## Picture-based spatial questions

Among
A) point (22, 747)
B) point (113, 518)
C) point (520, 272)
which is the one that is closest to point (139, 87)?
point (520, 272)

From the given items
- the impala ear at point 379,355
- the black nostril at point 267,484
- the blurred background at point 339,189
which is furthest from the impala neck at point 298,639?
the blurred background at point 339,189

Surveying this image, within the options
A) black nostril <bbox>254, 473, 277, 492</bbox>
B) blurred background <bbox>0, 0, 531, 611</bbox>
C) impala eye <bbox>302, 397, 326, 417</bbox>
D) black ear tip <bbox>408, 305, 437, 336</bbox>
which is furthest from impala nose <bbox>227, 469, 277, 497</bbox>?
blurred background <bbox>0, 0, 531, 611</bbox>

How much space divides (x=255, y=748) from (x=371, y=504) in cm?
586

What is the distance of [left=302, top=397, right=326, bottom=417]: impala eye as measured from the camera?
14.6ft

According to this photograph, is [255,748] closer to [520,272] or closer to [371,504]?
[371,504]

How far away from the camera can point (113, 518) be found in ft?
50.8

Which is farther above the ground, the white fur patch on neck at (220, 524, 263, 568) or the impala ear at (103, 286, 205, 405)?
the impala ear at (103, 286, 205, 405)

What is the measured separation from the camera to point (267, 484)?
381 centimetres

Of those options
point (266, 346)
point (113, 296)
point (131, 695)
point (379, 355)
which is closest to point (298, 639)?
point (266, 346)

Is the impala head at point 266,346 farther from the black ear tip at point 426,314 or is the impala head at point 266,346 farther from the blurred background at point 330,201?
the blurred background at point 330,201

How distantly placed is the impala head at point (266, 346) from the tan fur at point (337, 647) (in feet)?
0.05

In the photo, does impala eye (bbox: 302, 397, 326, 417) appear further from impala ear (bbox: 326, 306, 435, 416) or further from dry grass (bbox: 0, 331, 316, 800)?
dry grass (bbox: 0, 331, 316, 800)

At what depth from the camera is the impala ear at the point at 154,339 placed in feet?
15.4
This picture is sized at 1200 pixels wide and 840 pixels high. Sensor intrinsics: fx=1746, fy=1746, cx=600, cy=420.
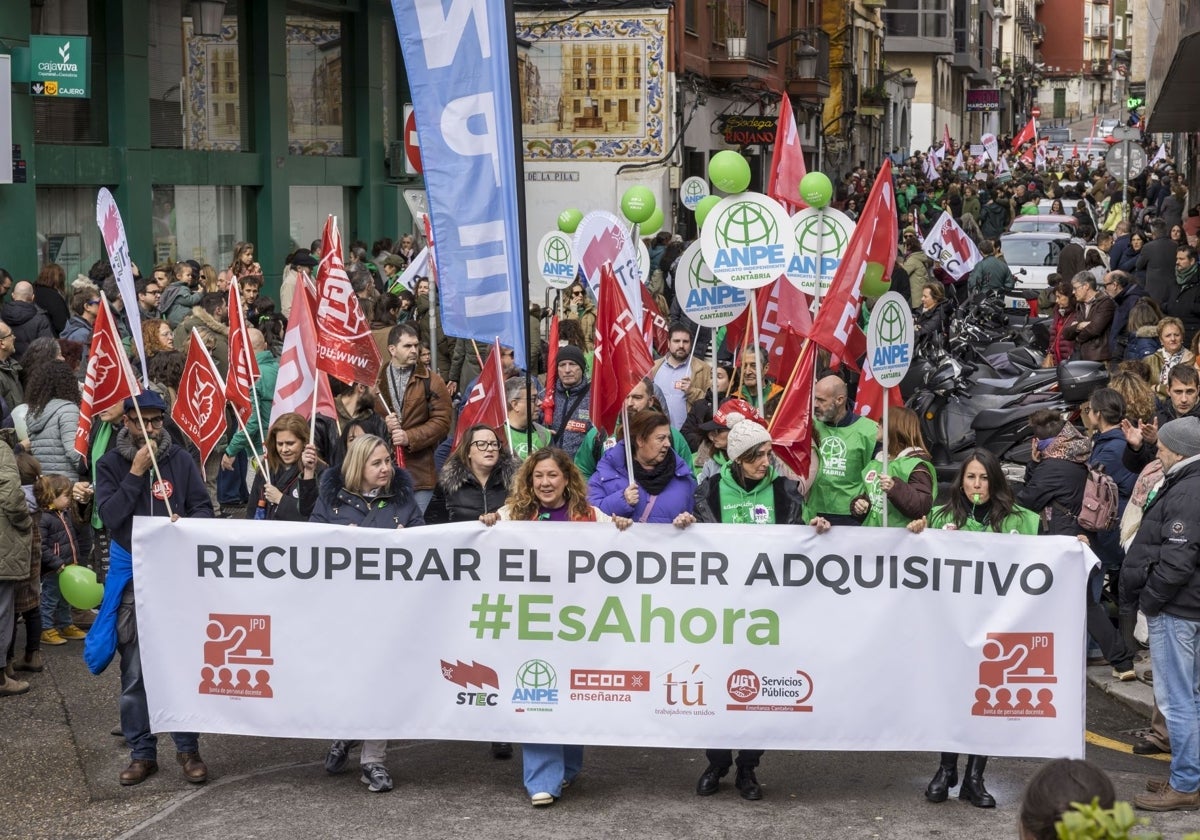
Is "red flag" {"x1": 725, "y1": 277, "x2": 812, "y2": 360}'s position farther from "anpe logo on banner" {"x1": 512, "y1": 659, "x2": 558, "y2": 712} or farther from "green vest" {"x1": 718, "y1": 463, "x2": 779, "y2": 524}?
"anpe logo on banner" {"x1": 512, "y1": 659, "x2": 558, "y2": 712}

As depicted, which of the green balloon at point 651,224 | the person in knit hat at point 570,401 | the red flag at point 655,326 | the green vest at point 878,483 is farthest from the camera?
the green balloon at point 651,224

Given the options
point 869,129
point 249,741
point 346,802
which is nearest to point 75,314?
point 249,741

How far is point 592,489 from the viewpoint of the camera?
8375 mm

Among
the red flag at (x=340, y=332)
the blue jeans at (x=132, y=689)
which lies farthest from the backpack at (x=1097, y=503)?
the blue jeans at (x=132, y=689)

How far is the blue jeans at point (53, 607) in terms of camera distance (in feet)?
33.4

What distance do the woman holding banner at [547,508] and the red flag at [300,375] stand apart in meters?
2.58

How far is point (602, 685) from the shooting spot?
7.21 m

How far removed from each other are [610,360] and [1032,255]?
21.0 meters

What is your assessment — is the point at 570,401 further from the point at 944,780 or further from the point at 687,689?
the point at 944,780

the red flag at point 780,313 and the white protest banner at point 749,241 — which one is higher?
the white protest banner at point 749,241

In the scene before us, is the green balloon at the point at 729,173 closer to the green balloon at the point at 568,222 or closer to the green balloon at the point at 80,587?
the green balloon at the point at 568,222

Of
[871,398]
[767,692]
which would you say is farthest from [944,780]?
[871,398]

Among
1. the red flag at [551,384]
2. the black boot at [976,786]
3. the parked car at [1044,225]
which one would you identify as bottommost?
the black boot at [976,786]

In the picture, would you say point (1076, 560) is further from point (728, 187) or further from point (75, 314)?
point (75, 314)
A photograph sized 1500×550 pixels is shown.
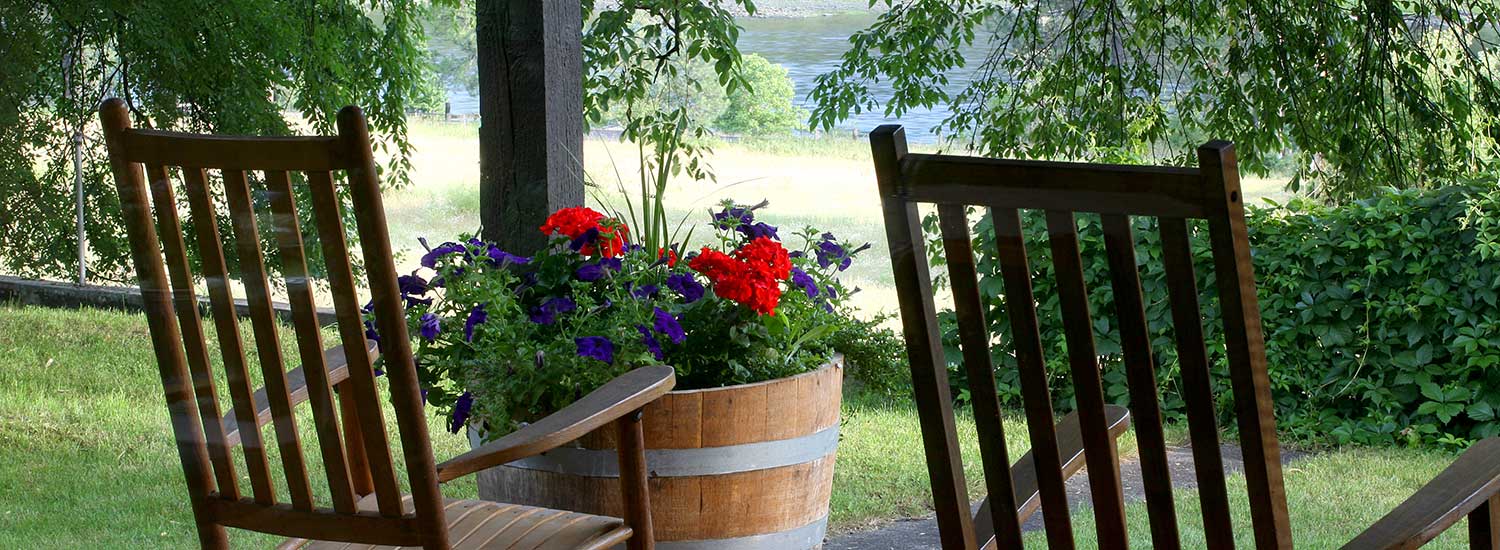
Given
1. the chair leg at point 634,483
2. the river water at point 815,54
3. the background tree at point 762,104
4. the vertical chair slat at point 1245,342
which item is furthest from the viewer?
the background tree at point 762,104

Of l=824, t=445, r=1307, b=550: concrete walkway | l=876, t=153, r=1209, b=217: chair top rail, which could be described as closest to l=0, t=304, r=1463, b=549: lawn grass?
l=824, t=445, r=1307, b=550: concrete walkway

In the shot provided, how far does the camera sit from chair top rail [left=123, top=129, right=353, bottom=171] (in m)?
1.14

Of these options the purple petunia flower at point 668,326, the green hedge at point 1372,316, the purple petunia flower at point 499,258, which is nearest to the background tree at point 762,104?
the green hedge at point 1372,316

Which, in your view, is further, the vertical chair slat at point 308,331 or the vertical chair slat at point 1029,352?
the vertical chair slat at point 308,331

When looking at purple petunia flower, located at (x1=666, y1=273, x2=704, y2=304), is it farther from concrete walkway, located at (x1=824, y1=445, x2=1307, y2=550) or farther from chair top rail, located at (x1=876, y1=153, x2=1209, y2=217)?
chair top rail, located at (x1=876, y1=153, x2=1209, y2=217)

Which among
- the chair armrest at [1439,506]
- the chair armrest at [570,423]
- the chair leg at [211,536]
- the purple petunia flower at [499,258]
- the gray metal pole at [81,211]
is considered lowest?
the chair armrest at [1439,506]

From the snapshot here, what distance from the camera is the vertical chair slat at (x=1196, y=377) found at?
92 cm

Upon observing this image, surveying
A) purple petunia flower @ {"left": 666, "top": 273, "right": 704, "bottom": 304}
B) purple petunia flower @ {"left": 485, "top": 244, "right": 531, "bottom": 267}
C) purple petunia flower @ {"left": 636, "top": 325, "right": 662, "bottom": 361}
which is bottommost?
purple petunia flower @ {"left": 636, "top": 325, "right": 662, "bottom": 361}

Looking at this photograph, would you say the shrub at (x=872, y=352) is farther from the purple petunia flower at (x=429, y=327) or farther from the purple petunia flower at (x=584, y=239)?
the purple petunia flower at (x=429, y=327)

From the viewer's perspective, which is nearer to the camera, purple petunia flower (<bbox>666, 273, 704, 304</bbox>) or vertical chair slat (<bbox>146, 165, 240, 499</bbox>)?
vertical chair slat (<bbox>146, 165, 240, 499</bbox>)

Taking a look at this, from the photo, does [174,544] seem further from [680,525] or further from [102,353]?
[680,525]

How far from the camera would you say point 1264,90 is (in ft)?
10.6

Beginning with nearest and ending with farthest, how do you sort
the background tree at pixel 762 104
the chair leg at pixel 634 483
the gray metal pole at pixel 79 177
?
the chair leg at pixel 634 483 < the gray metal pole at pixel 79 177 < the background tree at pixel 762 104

* * *

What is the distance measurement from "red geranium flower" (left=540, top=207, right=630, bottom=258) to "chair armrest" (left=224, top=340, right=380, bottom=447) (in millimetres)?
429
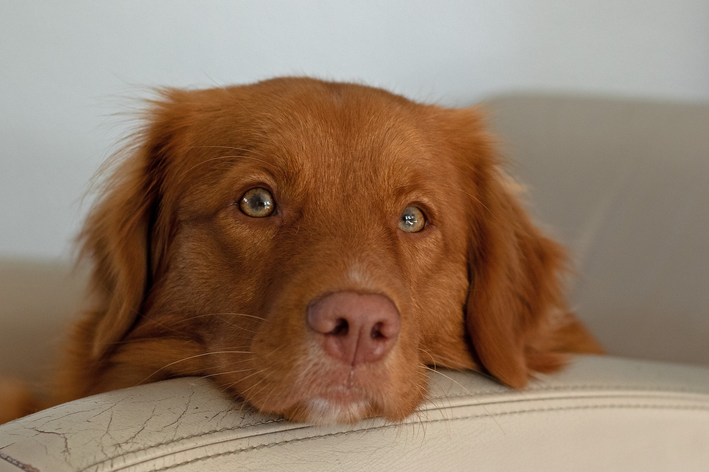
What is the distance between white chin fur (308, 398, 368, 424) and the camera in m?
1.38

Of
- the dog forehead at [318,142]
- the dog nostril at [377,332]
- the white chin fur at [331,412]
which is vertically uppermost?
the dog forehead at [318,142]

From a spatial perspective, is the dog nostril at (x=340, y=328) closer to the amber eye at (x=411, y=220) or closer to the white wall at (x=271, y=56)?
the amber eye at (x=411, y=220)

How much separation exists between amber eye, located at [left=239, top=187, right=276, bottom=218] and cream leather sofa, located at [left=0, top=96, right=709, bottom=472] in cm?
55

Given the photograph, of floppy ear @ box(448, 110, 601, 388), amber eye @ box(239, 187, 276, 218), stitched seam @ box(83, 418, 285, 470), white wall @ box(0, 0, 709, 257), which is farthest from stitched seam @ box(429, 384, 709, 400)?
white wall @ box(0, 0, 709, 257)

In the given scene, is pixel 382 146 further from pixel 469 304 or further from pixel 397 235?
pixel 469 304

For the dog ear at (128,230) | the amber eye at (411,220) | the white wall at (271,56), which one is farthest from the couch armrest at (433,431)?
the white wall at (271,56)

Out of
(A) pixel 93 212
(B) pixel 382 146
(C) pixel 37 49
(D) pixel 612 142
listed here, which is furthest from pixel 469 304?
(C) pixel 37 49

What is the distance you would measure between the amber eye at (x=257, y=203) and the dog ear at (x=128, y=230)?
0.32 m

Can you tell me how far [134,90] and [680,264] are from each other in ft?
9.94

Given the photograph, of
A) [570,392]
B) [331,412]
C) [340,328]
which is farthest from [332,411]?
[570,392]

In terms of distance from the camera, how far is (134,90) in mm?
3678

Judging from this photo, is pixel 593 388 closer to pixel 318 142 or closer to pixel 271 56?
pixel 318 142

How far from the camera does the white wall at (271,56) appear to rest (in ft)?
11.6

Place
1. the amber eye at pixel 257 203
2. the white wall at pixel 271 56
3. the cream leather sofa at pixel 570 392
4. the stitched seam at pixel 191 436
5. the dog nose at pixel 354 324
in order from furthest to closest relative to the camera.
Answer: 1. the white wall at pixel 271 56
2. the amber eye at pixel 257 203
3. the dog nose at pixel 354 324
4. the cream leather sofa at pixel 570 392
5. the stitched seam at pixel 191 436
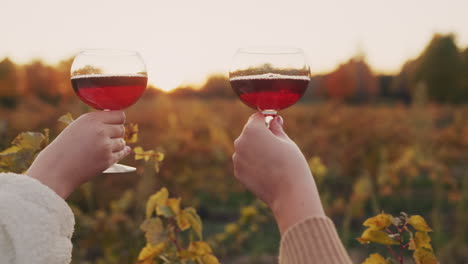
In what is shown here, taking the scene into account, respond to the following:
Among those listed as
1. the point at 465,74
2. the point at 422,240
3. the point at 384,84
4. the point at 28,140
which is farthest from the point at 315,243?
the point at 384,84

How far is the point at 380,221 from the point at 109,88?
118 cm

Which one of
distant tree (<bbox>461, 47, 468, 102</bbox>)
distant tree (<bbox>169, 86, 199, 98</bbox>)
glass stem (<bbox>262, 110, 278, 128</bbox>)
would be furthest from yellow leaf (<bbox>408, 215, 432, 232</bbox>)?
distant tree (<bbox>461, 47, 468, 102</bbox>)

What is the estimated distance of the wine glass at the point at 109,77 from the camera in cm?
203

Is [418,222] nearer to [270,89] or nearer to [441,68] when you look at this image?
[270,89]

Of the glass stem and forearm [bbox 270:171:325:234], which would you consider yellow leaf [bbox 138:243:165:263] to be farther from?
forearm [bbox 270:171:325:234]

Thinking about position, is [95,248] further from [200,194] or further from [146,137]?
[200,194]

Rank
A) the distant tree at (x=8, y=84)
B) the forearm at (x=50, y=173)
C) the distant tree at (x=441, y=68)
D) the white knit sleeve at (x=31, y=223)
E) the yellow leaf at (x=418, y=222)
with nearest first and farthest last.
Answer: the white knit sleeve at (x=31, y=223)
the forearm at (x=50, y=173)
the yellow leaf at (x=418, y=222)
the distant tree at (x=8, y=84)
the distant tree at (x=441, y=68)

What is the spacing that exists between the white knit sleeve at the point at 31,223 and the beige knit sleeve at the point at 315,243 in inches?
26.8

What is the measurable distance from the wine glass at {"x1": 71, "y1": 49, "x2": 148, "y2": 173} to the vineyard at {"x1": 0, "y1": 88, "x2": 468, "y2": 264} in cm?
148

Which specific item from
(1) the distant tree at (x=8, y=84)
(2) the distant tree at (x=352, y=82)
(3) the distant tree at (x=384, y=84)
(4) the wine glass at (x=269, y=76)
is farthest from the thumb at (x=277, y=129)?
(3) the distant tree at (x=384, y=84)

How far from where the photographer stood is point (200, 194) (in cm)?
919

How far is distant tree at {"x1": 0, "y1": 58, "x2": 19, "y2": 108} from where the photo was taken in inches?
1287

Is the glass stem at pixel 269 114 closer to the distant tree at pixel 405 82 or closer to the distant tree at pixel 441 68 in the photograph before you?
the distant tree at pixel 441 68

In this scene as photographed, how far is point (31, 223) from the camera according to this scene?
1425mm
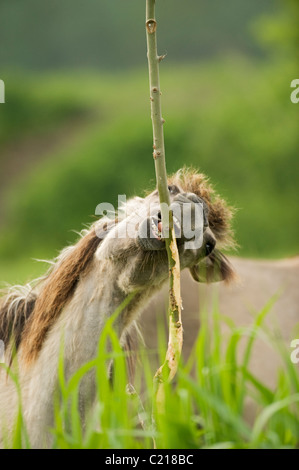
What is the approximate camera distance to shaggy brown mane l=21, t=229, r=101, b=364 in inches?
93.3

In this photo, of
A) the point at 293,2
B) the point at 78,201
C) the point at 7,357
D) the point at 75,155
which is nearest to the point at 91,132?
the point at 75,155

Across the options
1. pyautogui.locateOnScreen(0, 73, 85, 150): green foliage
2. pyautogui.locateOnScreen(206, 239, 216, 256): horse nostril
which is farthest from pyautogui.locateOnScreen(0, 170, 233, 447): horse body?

## Job
Edit the stretch from the line containing "Taking a look" through the line containing "the chair leg at pixel 634 483 <" by replacing "sort" with "arrange" and leaving everything else unchanged. Return only those lines.

## Response to this task
Taking a look at this, from the photo, does [174,544] seem further from [680,525] or further from [102,353]?
[680,525]

How far from the camera would you say point 1264,90 is (in ft)?
10.6

Beginning with nearest and ending with farthest, how do you arrange
the background tree at pixel 762 104
the chair leg at pixel 634 483
the gray metal pole at pixel 79 177
?
the chair leg at pixel 634 483 < the gray metal pole at pixel 79 177 < the background tree at pixel 762 104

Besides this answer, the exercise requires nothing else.